Ob Food-Startups den stationären Handel überhaupt brauchen, darüber diskutierten Online-Händler Jens Drubel (AllyouneedFresh), Clément Tischer (Metro/NX Food) und Chanyu Xu, Gründerin des Startups ONO Labs, mit Moderator Max Thinius, wobei Chanyu Xu die schlechten Margen für Startup-Produkte im LEH beklagte. „Man darf uns nicht behandeln wie die Großindustrie.“ Clément Tischer gab dagegen zu bedenken, dass es rein über den Online-Handel schwierig sei, eine breite Zielgruppe zu erreichen. Man müsse unterscheiden zwischen funktionalen Produkten, die auch online ihre Käufer finden, und emotionalen, deren Vermarktung im Handel mit seinen Möglichkeiten, sie auch in die Hand zu nehmen, besser gelinge. „Auch für uns geht es darum, spannende, nicht austauschbare Produkte im Regal zu haben“, betonte Drubel.

Proteine aus Insekten und Pilzen

Wie die Zustellung auf der letzten Meile dank ausgeklügelter Logistik funktionieren kann, das erklärte Katharina Pellmann von DHL. Das Unternehmen sieht sich inzwischen als Lebensmittelunternehmer und hat sich auf den wachsenden Markt des Frischeversands eingestellt.

Spannend die Diskussion um künstlich hergestelltes Fleisch und Indoor-Farming, wie es das Unternehmen Infarm inzwischen weltweit praktiziert. Radek Husek und Mazen Rizk erforschen und produzieren derweil alternative Proteinquellen aus Heuschrecken und Pilzen, um die umweltverträglichere Nahrungsmittelproduktion für bald mehr als 10 Milliarden Menschen sicherzustellen. Auch hier lautete das einhellige Fazit: Schmecken muss es, sonst zählen weder Nachhaltigkeit, noch Gesundheitsnutzen. Es müsse mehr Forschung und Initiativen geben, um schmackhafte Nahrungsmittel aus ungewöhnlichen Quellen zu entwickeln und für die Menschheit verfügbar zu machen.

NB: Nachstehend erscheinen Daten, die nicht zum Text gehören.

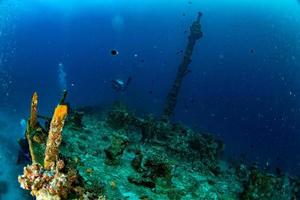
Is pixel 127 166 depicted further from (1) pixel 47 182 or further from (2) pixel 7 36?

Umdenken in der Landwirtschaft

Ein Umdenken forderte zum Abschluss auch Dr. Felix Prinz zu Löwenstein, Landwirt und Vorstandsvorsitzender des Bundes Ökologische Lebensmittelwirtschaft in einem packenden Vortrag. Er machte ganz klar: So wie die Landwirtschaft heute praktiziert wird, kann es nicht weitergehen. „Wir können mit dem Wandel nicht warten, bis auch der letzte Verbraucher bereit ist, für Bio mehr Geld zu bezahlen!“

Zahlreiche Food-Startups präsentierten den Teilnehmern der Konferenz ihre zukunftsweisenden Produkte. Foto: Future of Food/Chris Marxen
Netzwerken und das Kennenlernen neuer Produkte standen in den Konferenzpausen im Vordergrund. Foto: Future of Food/Chris Marxen.